> _REQUIRED ACTION_:
Exactly as written, reproduce the lines from the one that contains "class: Mammalia" through the end of the records.

> _DATA PROVIDED_:
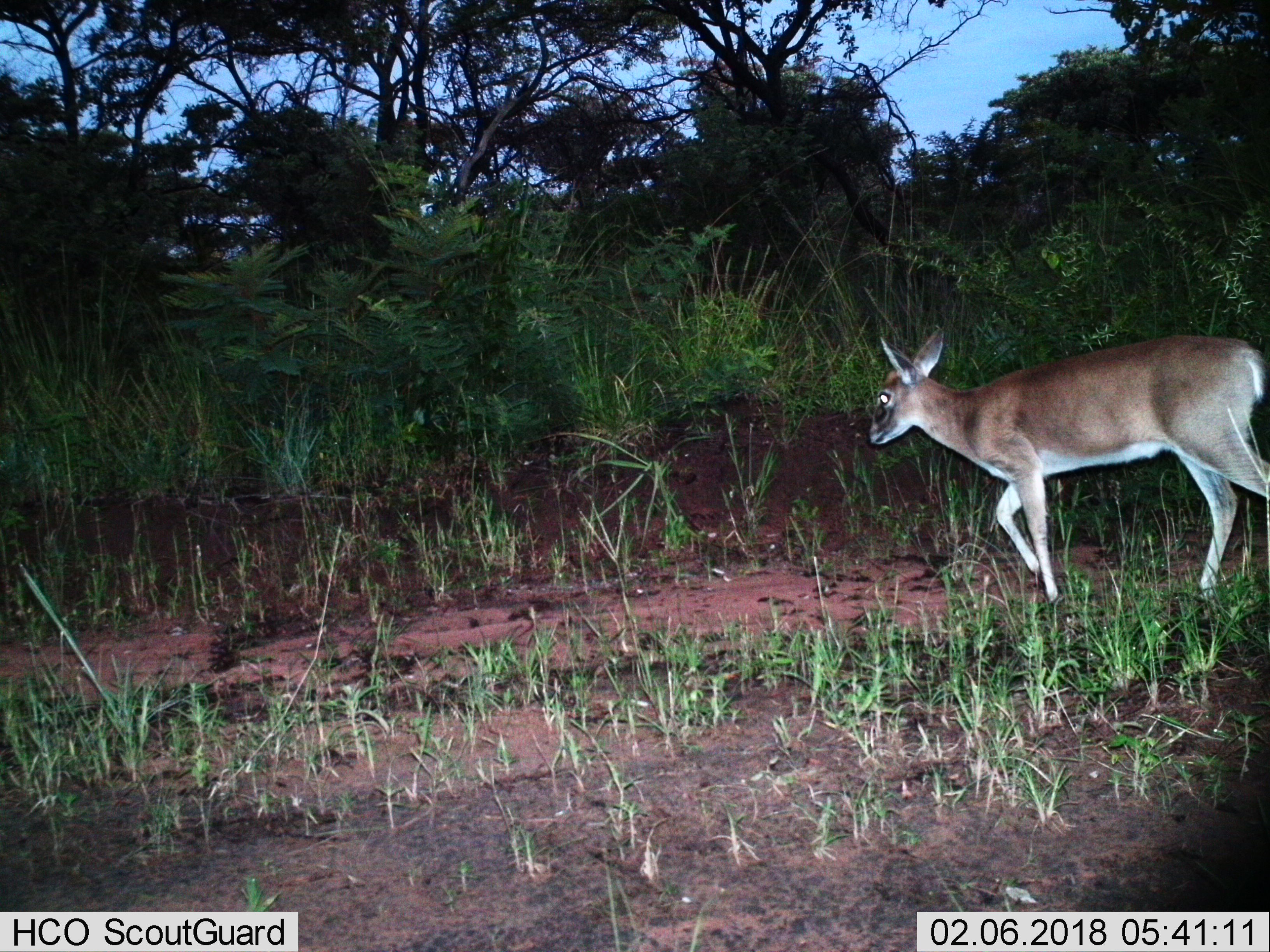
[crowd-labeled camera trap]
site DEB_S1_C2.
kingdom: Animalia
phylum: Chordata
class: Mammalia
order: Artiodactyla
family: Bovidae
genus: Sylvicapra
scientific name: Sylvicapra grimmia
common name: common duiker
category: duikercommongrey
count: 1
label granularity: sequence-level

> _REPLY_:
class: Mammalia
order: Artiodactyla
family: Bovidae
genus: Sylvicapra
scientific name: Sylvicapra grimmia
common name: common duiker
category: duikercommongrey
count: 1
label granularity: sequence-level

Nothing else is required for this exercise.